La respuesta de Mason Mount en Instagram fue más breve y más dura: «Quizá llevar cinco meses sin ser titular tenga que ver con parecer oxidado, Owen, idiota». Con una sola frase arrastró el debate de las «etiquetas de nivel» al «contexto del regreso»: el primer partido tras una larga baja, la undécima titularidad de la temporada, no deben medirse con la plantilla de su mejor momento.
La voz de Mount
Ante la BBC, Mount no esquivó las críticas, aunque el tono fue más sereno. Dijo que «siempre cree en sí mismo», que sabe lo que puede aportar al equipo y que valora sus tres años en un gran club —«pasaron volando». Habló de que la edad y la experiencia van en aumento, de que habrá más partidos la próxima temporada; devolver al Manchester United a donde le corresponde tiene para él «un significado especial». Conoce el sabor de la Copa de la FA, así que al hablar del título de la Premier League casi no se atreve a imaginarlo: era unir objetivos personales con la recuperación del club, no lanzar eslóganes vacíos.
Perspectiva desde fuera: crítica y paciencia
Desde la grada, este tipo de discusión nunca es solo un tema de pizarra táctica. Owen representa el juicio inmediato: se gastó en fichaje, se visten expectativas de dorsal 10, hay que rendir dominio al instante en los grandes duelos; el padre representa otra ética comunitaria: tú ves 90 minutos de torpeza, yo veo cinco meses sin ser titular y un balance de lesiones de solo once salidas desde el inicio en toda la temporada. Las dos voces son reales, pero no dialogan en la misma escala temporal.

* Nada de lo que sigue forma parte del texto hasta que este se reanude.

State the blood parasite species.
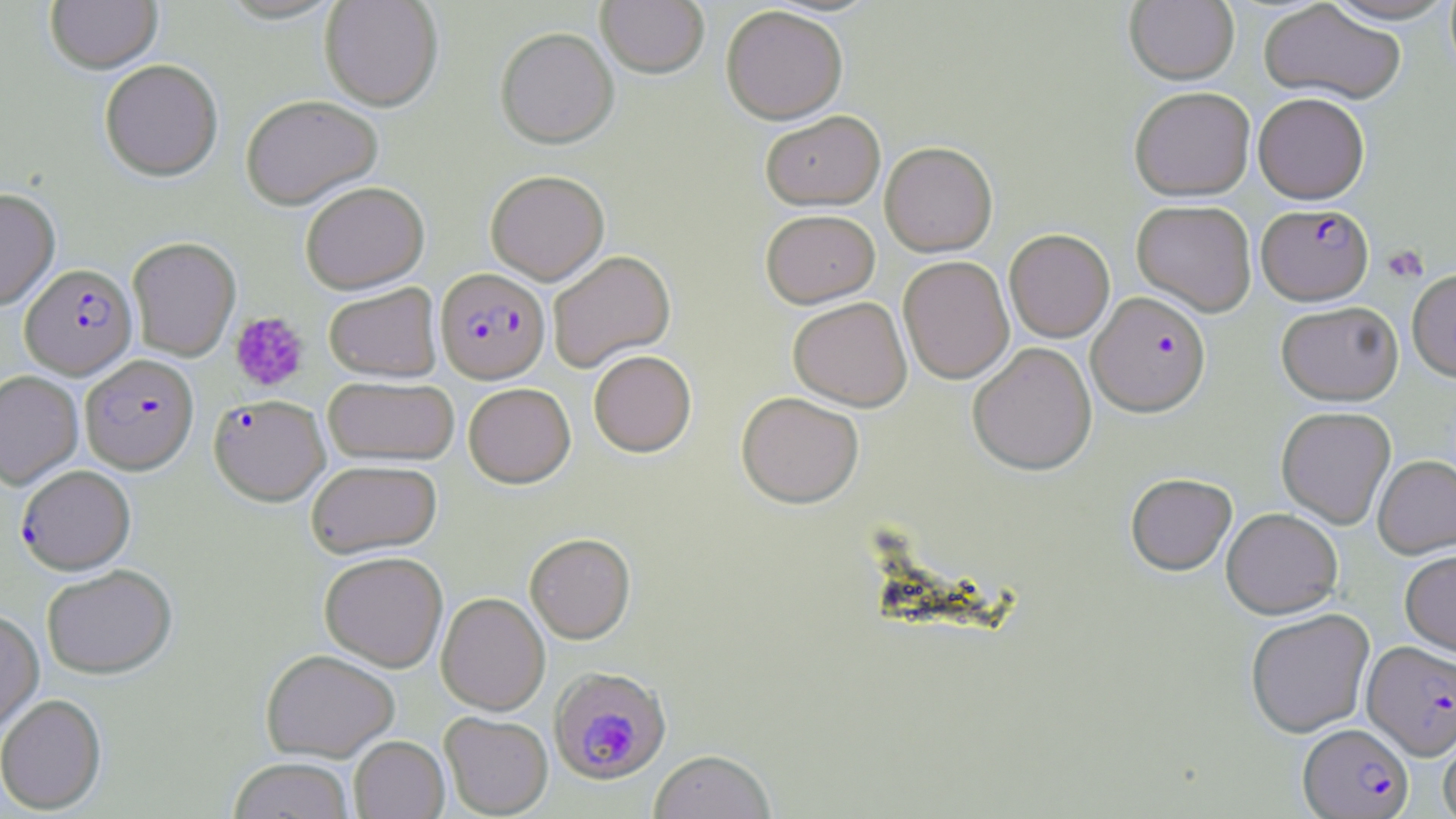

Los datos objetivos también explican por qué Owen se fijó en el centro del campo: en las competiciones del United esta temporada, Casemiro solo disputó 6 encuentros, 388 minutos y 2 asistencias; su tiempo de juego, fragmentado, dejó escasa «autoridad» en el eje. Mount fue desplazado al pivote, es decir, ocupar con un rol aún sin pulir un hueco estructural. No es blanquear su actuación, sino señalar que detrás del 0-0 hay un problema de encaje en la plantilla: falta un veterano capaz de recuperar balones y marcar el ritmo, y los jóvenes pagan el precio en posiciones que no les corresponden.
Para el Manchester United, este empate cortó la racha victoriosa, pero no altera la urgencia de cara al final de temporada: si Mount quiere ser un activo fiable en la temporada 2026-27, debe cambiar la excusa de «cinco meses sin ser titular» por el «ritmo que da la continuidad en el once». En la próxima jornada y en lo que queda de calendario, si puede volver a su posición más natural, como mediapunta o como ocho, y si puede formar una pareja fija con Mainoo, merece más atención que la guerra de palabras en Instagram. Los aficionados quieren victorias, no debates; y si el club de verdad aspira a renacer, dar minutos seguidos a quien regresa suele acercarse más a la respuesta que otro «eres un idiota».
Las luces de Old Trafford se apagaron, pero la polémica sigue creciendo en las redes sociales. El padre de Mount salió en defensa de su hijo, mientras el propio jugador habló ya de la próxima temporada: más partidos y objetivos más altos. En cuanto a Owen, habrá que esperar a que se publique el once titular del próximo partido para saber si sus críticas empujarán a Mount a recuperar la forma antes, o solo dejarán un eco discordante.